Jak Jezus patrzy na człowieka?

Dzisiejsza Ewangelia to zderzenie dwóch różnych spojrzeń na świat i człowieka. Jedno spojrzenie to spojrzenie faryzeuszów, którzy chcą swój sposób widzenia rzeczywistości narzucić Jezusowi, mówiąc (rozkazując) Mu: „Patrz!” (w. 24). Co widzą faryzeusze, a co widzi Jezus?

Najpierw przedmiot widzenia. Jest szabat. Jezus z uczniami idzie wśród łanów zbóż. Uczniowie są głodni i zaczynają zrywać kłosy, by pożywić się ziarnem. Co widzą faryzeusze? Ludzi, którzy nie zachowują szabatu. Prawo Mojżeszowe zabraniało w szabat pracy, w tym również żniwowania (Wj 34,21), a za taką właśnie pracę uznają faryzeusze ręczne zbieranie ziaren, którymi mogą uczniowie zaspokoić swój głód. Faryzeusze widzą zatem Prawo, które jest łamane przez człowieka. Co widzi Jezus? Widzi człowieka, który jest w drodze, widzi jego potrzeby życiowe, dostrzega jego głód i pragnienie. Ile razy jesteśmy świadkami tego spojrzenia Jezusa, który jest wewnętrznie wstrząśnięty, „widząc [ich] znękanymi i porzuconymi, jak owce nie mające pasterza” (Mt 9,36). Jezus widzi człowieka i jego prawo do życia.

Ten sam przedmiot widzenia, a zatrzymanie wzroku zupełnie na czymś innym. Ale też różny cel spojrzenia. Jaki jest cel patrzenia faryzeuszów? Patrzą na uczniów Jezusa, łamiących ich zdaniem spoczynek szabatowy. To spojrzenie jest nie tylko osądzające, ale i potępiające ich, wszak „czynią w szabat to, czego nie wolno” (w. 24).  Takiego samego spojrzenia oczekują od Jezusa: „Patrz!”, to znaczy: „Zobacz, że łamią szabat, upomnij ich, zabroń im tego, stań po stronie Prawa!” Jezus tymczasem staje przy człowieku i patrzy, by zrozumieć jego sytuację życiową, dostrzec to, co jest zakryte dla oczu innych, ale też nierzadko i dla niego samego. Jezus nie zatrzymuje swego wzroku na tym, co zewnętrzne w człowieku, na jego wyglądzie, sposobie zachowania, gestach, nawet nie na samych jego słowach i czynach. Patrzy dalej, w głąb, patrzy w ludzkie serce, motywacje i potrzeby człowieka, jego rozumienia siebie i świata. To „Jezus wie, co jest w człowieku” (J 2,25). I zaprasza nas, byśmy Jego wzrokiem spojrzeli nie tylko na drugiego człowieka, ale i na samych siebie.

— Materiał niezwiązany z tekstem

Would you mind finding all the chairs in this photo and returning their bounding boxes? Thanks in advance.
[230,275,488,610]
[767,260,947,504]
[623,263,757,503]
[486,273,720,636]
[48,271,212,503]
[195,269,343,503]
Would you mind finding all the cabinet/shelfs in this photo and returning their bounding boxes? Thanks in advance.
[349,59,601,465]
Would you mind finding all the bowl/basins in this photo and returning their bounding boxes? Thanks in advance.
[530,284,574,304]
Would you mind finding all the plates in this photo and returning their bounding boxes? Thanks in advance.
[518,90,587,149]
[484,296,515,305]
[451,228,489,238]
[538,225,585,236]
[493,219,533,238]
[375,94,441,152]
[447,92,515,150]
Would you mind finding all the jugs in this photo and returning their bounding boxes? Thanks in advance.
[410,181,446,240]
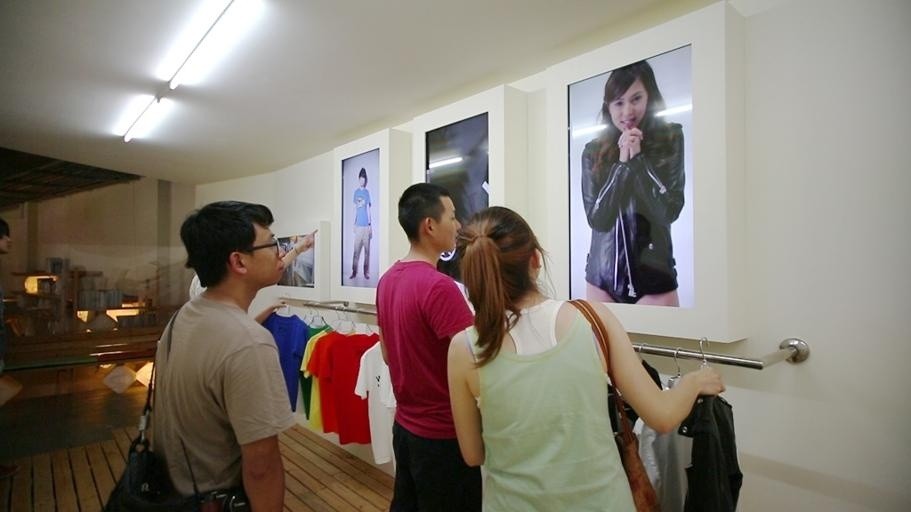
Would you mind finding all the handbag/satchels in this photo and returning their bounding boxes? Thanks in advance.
[616,431,659,512]
[103,436,201,512]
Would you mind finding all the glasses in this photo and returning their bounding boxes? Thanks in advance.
[244,238,280,254]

Tym właśnie jest pytanie, które Jezus stawia faryzeuszom. Na ich pytanie, w którym potępiają uczniów Jezusa za łamanie szabatu (w. 24), Jezus odpowiada pytaniem, którym przekierowuje ich spojrzenie z uczniów na samych siebie: „Czy nigdy nie czytaliście, co uczynił Dawid…?” (w. 25). Zamiast patrzeć na innych, szukając ich błędów, oceniając ich i potępiając, potrzeba spojrzenia na samych siebie. Jezus swoim pytaniem faryzeuszów nie potępia ani nie osądza, lecz otwiera ich na nowe spojrzenie na człowieka, które jest zapisane w słowie Bożym. Historia Dawida i jego towarzyszy, którzy będący w potrzebie, głodni, posilili się w sanktuarium w Nob chlebami przeznaczonymi tylko dla kapłanów (1 Sm 21,4-7). Nie tylko szabat, ale każde prawo, musi szanować i wspierać życie człowieka. „Kiedy w grę wchodzi człowiek, jego życie, wówczas jakiekolwiek prawo, by obowiązywało, musi ono być zawsze, w każdym przypadku, tak interpretowane, aby uratować człowieka” (I. Gargano). I takie jest spojrzenie Jezusa, który pragnie, byśmy patrzyli razem z Nim na siebie i na innych ludzi.